A numerical study of enhanced lithium-ion battery cooling using a module insert

Abstract

Thermal performance of an electric vehicle (EV) battery module with an integrated cooling insert was numerically analyzed using computational fluid dynamics (CFD). Twelve NCM prismatic cells were packaged into a module where each cell was physically isolated from its neighboring cells by the cooling insert, designed to enhance the module's thermal performance.
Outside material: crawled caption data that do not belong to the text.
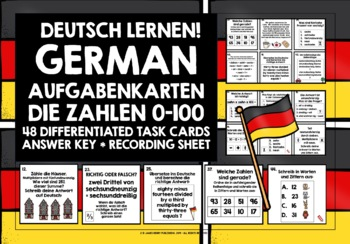 GERMAN NUMBERS 0-100 TASK CARDS WITH RECORDING SHEET & ANSWER KEY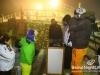 ski-de-nuit-cedars-013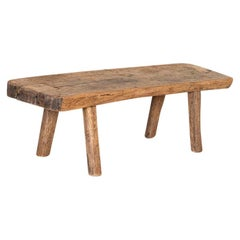 Antique Rustic Wood Coffee Table with Thick Top, Peg Legs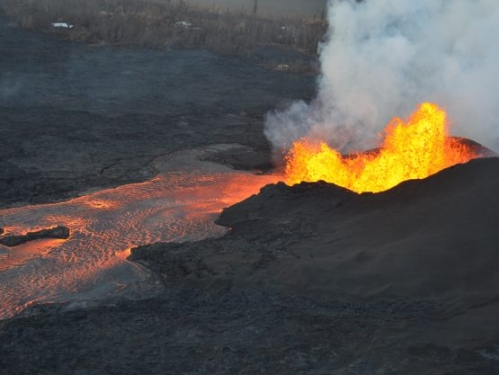 lava erruption
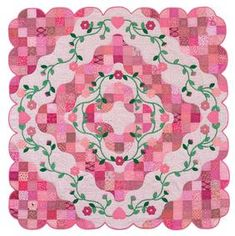 what a pretty little girl quilt pattern $3.99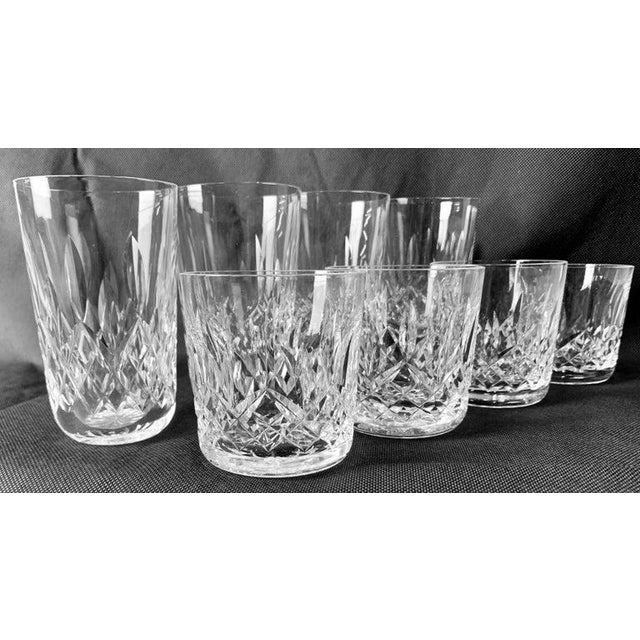 """Transparent Waterford""""Lismore"""" Pattern Highball/Tumbler Glasses - Set of 4 For Sale - Image 8 of 11"""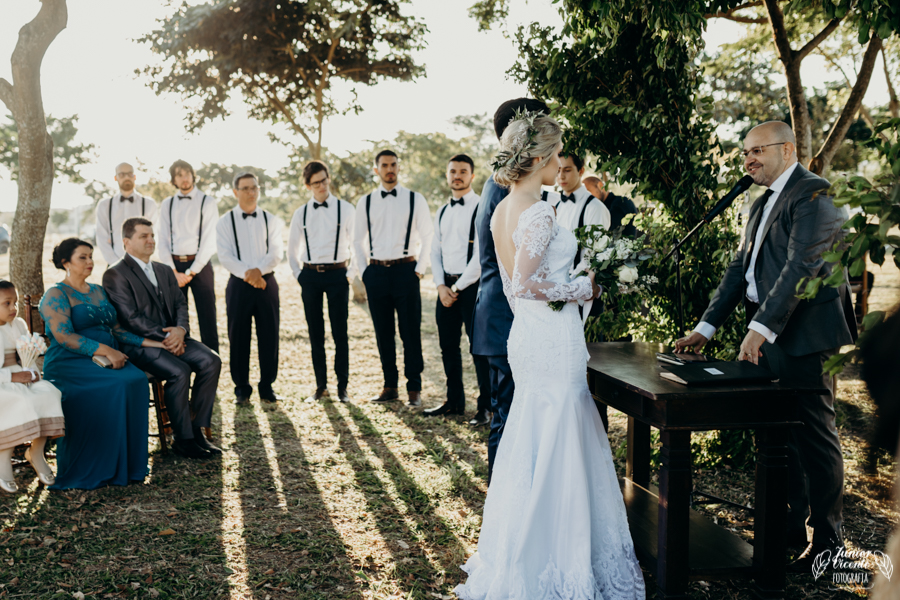 casamento - emily e gabriel - parque encantos do sul - tractebel - capivari de baixo - santa catarina-38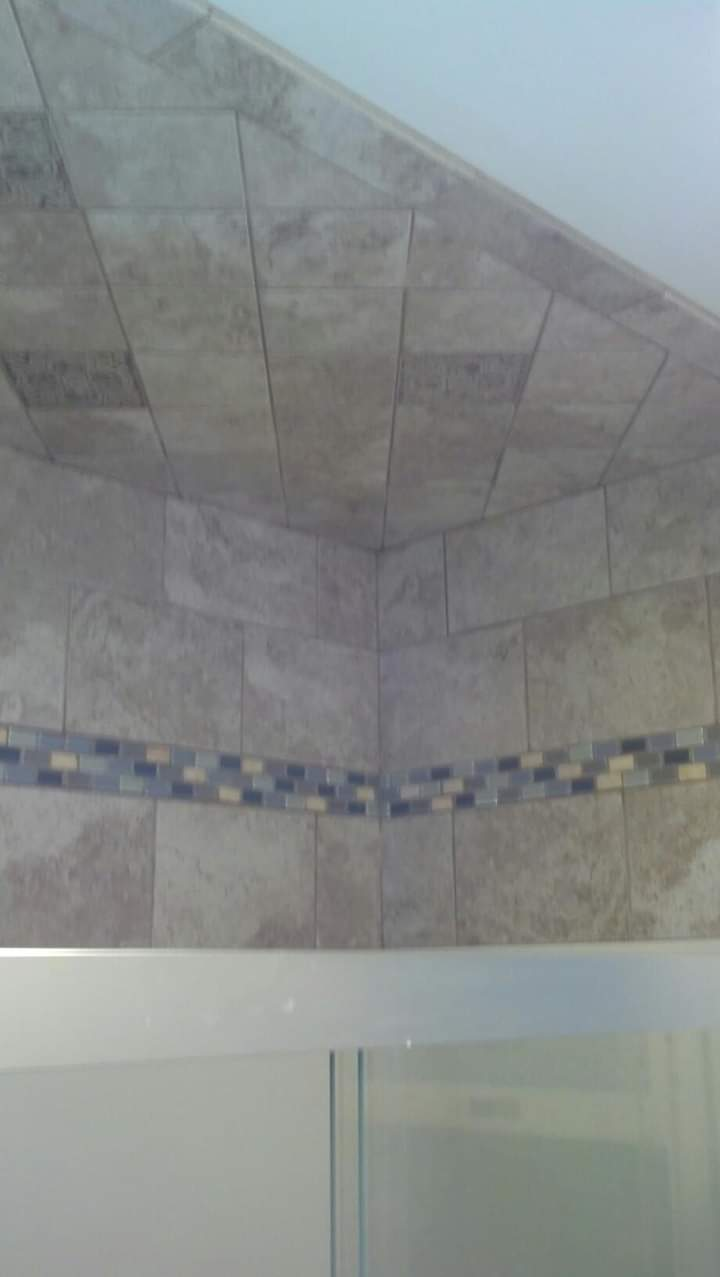 tile ceiling on diagonal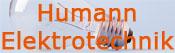 Humann Elektrotechnik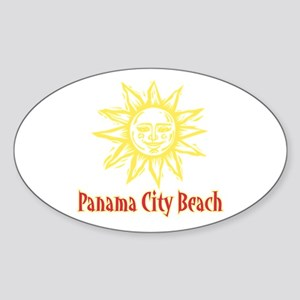 Panama City Beach Sun - Oval Sticker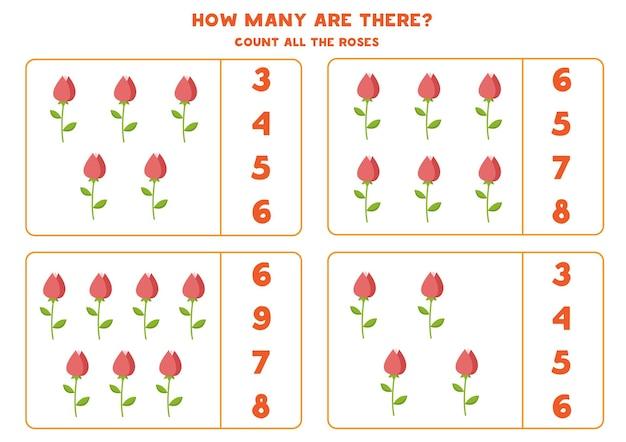 すべてのバレンタインのバラを数え、正しい答えに丸を付けてください。子供のための数学のゲーム。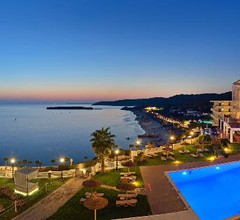 Sol Beach House Menorca 1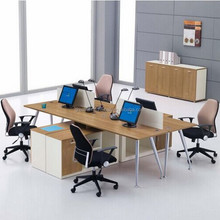 Simple office desk desk table of modern office secretary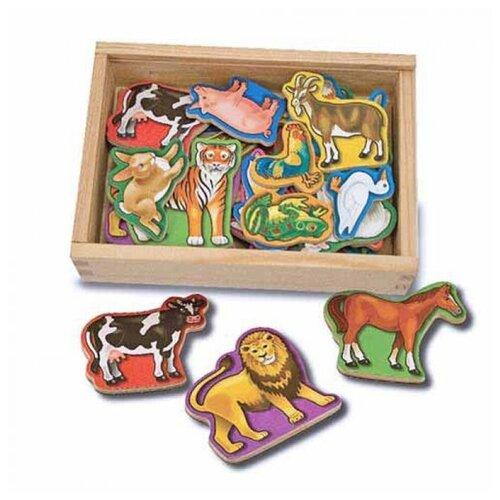 Купить Melissa&Doug Магнитные игры Деревянные магнитные животные, Melissa & Doug, Развитие мелкой моторики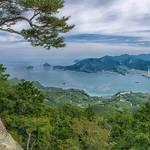 注目! 熊野古道、参詣道唯一の海辺ルート みなべ観光ポイント5選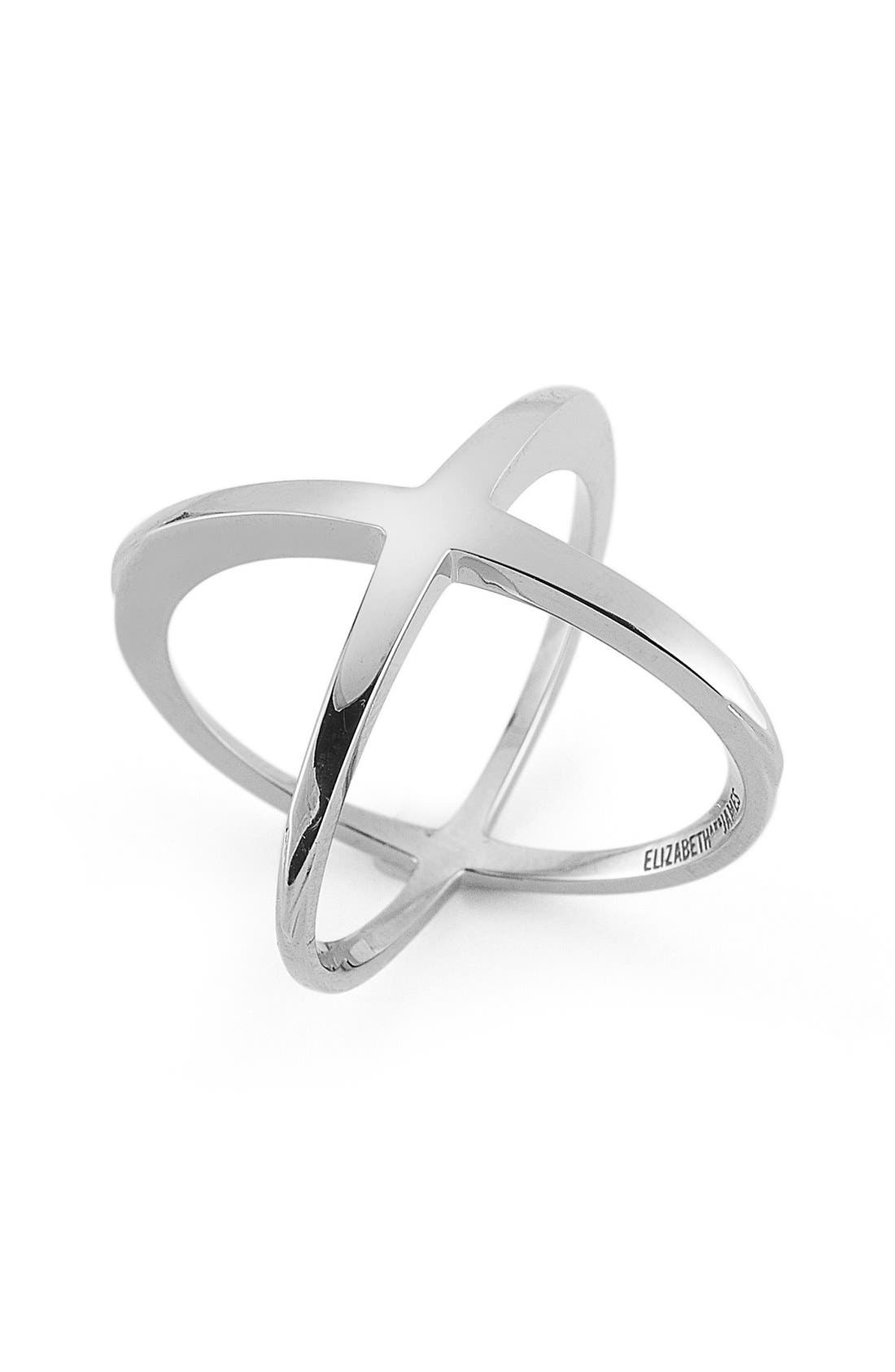 'Windrose' Ring,                         Main,                         color, Silver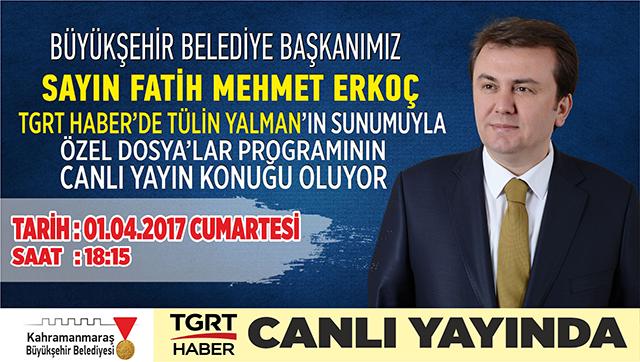 baskan_erkoc_canliyayin_tgrt_1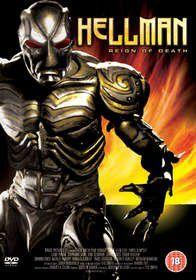 Hell Man - Reign of Death (DVD)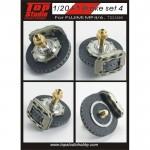 1-20-F1-Brake-Set-4-for-Fujimi-MP4-6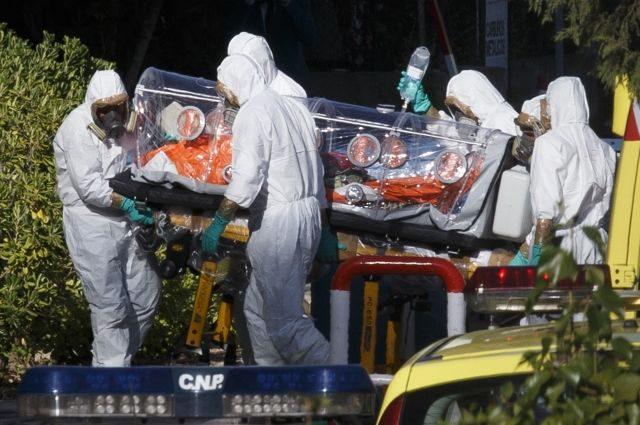 Новая вспышка вируса Эболы в Конго, погибло 20 человек
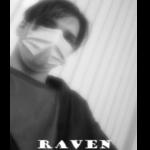 Raven2's Photo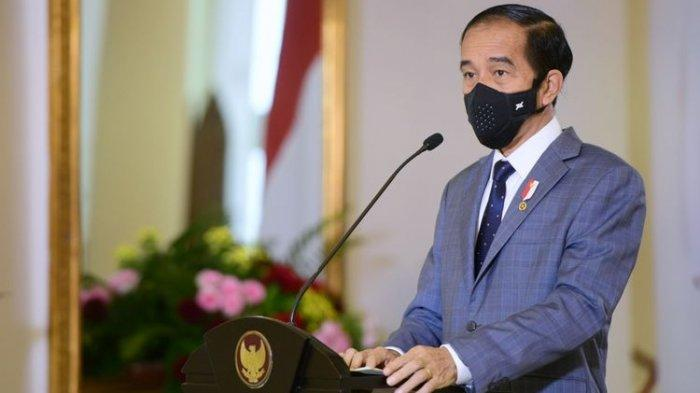 Presiden Jokowi Cabut Perpres Miras Setelah Bertemu Empat Mata dengan Wapres Ma'ruf Amin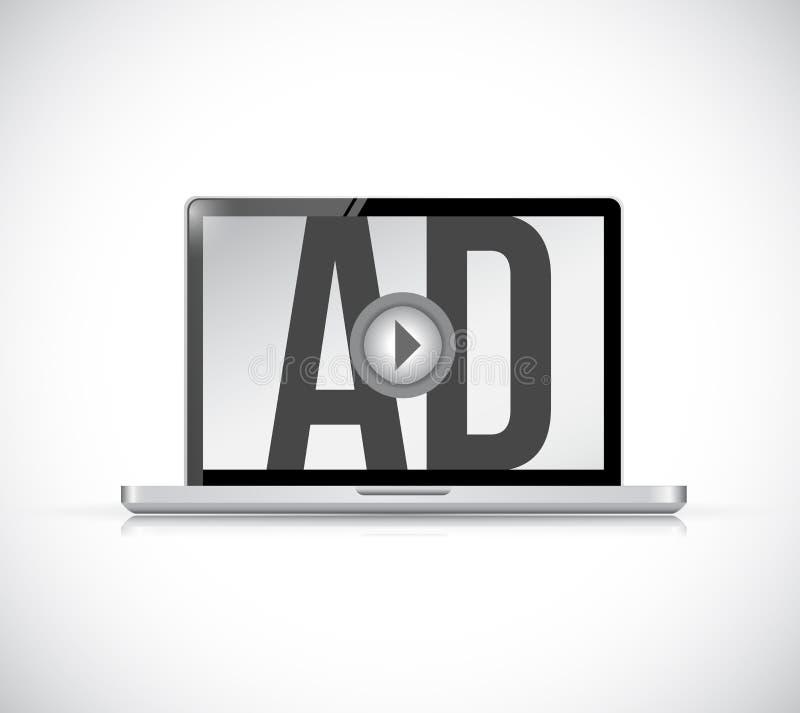 在便携式计算机上的戏剧广告 3d概念被回报的例证图象 向量例证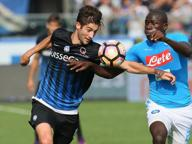 Serie A, Atalanta-Napoli 1-0: partenopei lenti e distratti Petagna punisce gli azzurri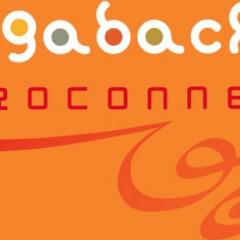 Gabacho Maroconnection – Salamanca Jazz en la Calle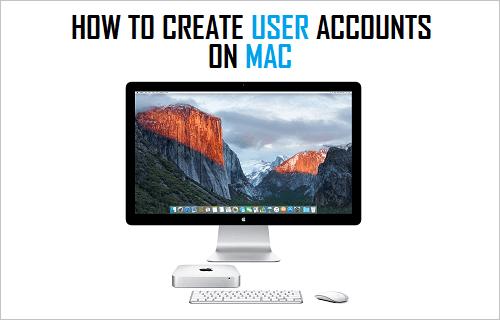 How to Create User Accounts On Mac
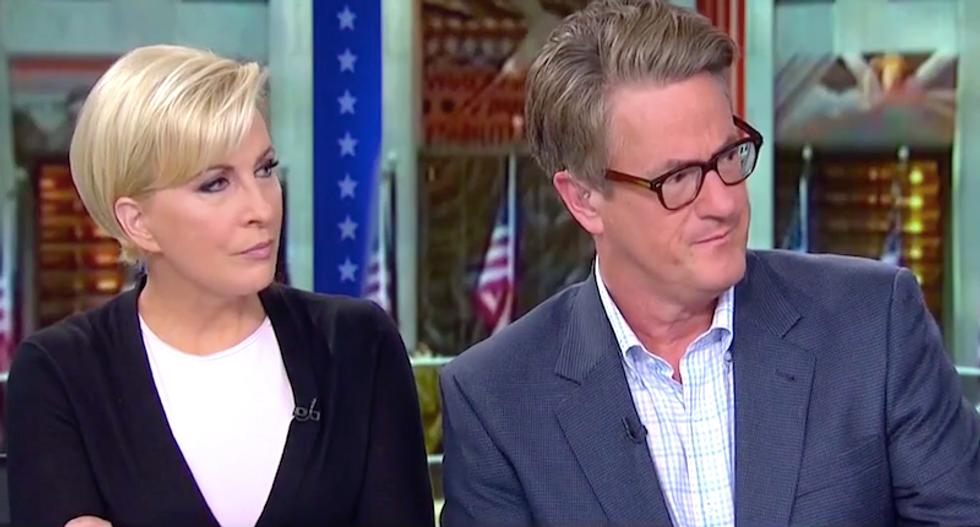 'If you lie you're a felon -- if you're president you're impeached': Morning Joe warns of grand jury perils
The battery cells and the cooling insert were attached to a thermal interface material (TIM) and a cooling plate with integrated liquid cooling where the coolant was a 50/50 ethylene glycol water (EGW) mixture. A heat generation model based on the discharge rate was used to assess the thermal responses of the module such as heat flux and temperature distribution. Thermal characteristics were studied under various discharge rates, coolant flow rates, insert thicknesses and material conditions. Results showed that the cooling insert reduced the cell temperature by 1.4 degrees C and increase the heat flux by 15.6% at 3 mm thickness with a coolant flow rate of 4 L/min. Cooling plates with plastic and metallic material properties were also studied and temperatures reductions up to 0.7 and 1.0 degrees C were observed, respectively. Furthermore, temperature uniformity was maintained to within 0.3 degrees C across all twelve cells at a coolant flow rate of 9 L/min. The results of this study could potentially lead to the development of a compact and low-cost intra-cell heat spreader in a battery module that can be readily implemented in production EVs.